» Task statement: Rewrite all of the entries below, swapping "Looking at this image" for "Based on this image" and leaving everything else unchanged. Leave the pictures out of your answer.

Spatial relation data
[start]

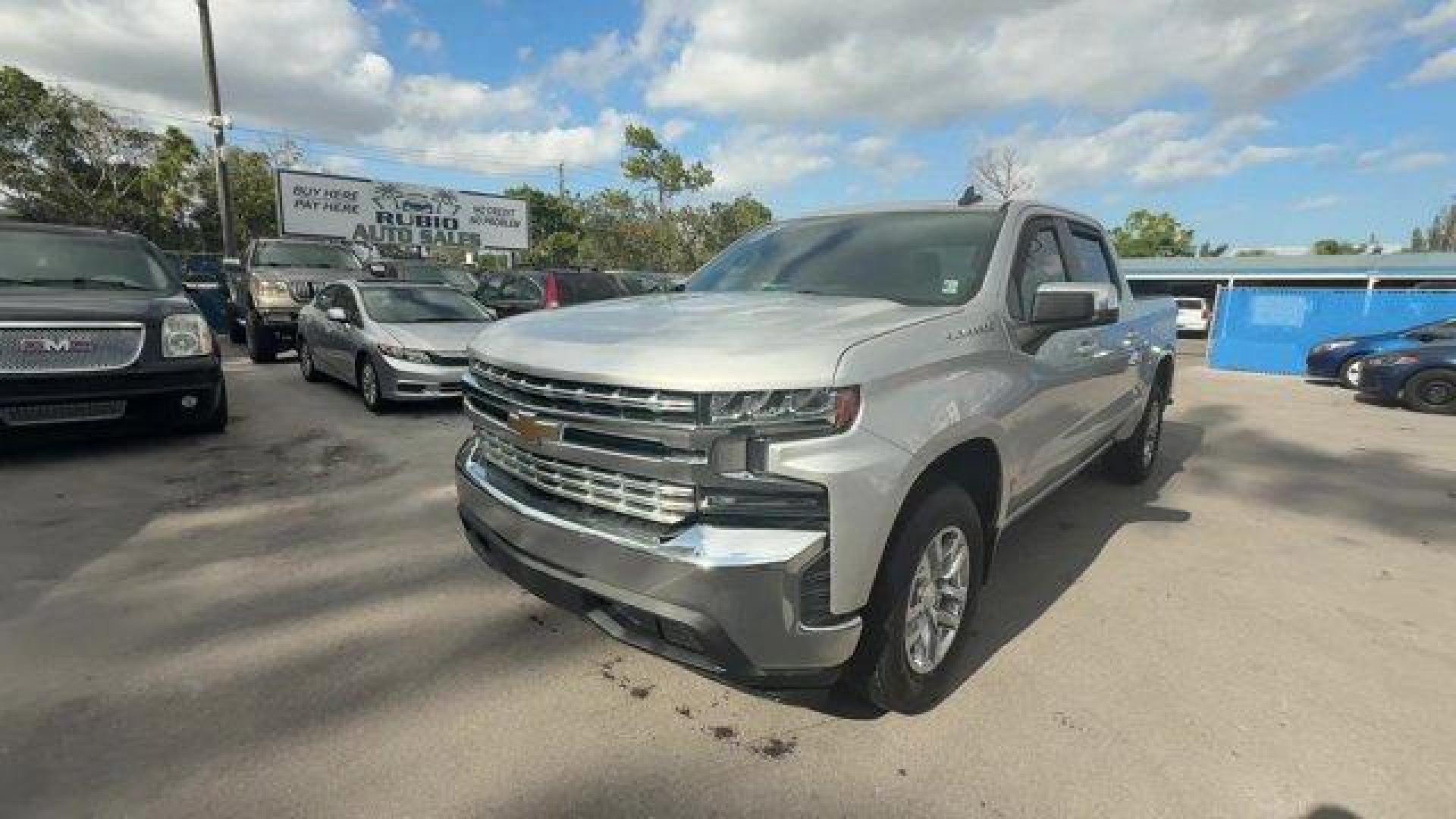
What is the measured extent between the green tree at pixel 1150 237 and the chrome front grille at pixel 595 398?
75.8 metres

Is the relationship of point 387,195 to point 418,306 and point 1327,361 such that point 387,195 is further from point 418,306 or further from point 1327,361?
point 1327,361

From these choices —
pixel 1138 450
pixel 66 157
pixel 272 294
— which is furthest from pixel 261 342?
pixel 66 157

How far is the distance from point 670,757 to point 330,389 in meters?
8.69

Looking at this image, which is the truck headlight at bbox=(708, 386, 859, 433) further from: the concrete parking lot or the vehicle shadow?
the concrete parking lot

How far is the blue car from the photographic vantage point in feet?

[end]

» Task solution:
What is the measured extent between the green tree at pixel 1150 237 and the chrome front grille at pixel 595 398?
75.8 metres

Is the relationship of point 387,195 to point 418,306 and point 1327,361 such that point 387,195 is further from point 418,306 or further from point 1327,361?
point 1327,361

From these choices —
pixel 1138 450
pixel 66 157
pixel 272 294
— which is furthest from pixel 261 342?
pixel 66 157

How far is the distance from point 670,757 to point 330,389 in meters?
8.69

Based on this image, which is the truck headlight at bbox=(708, 386, 859, 433) further from: the concrete parking lot or the vehicle shadow?
the concrete parking lot

How far is the blue car from the photographic vantage point in feet?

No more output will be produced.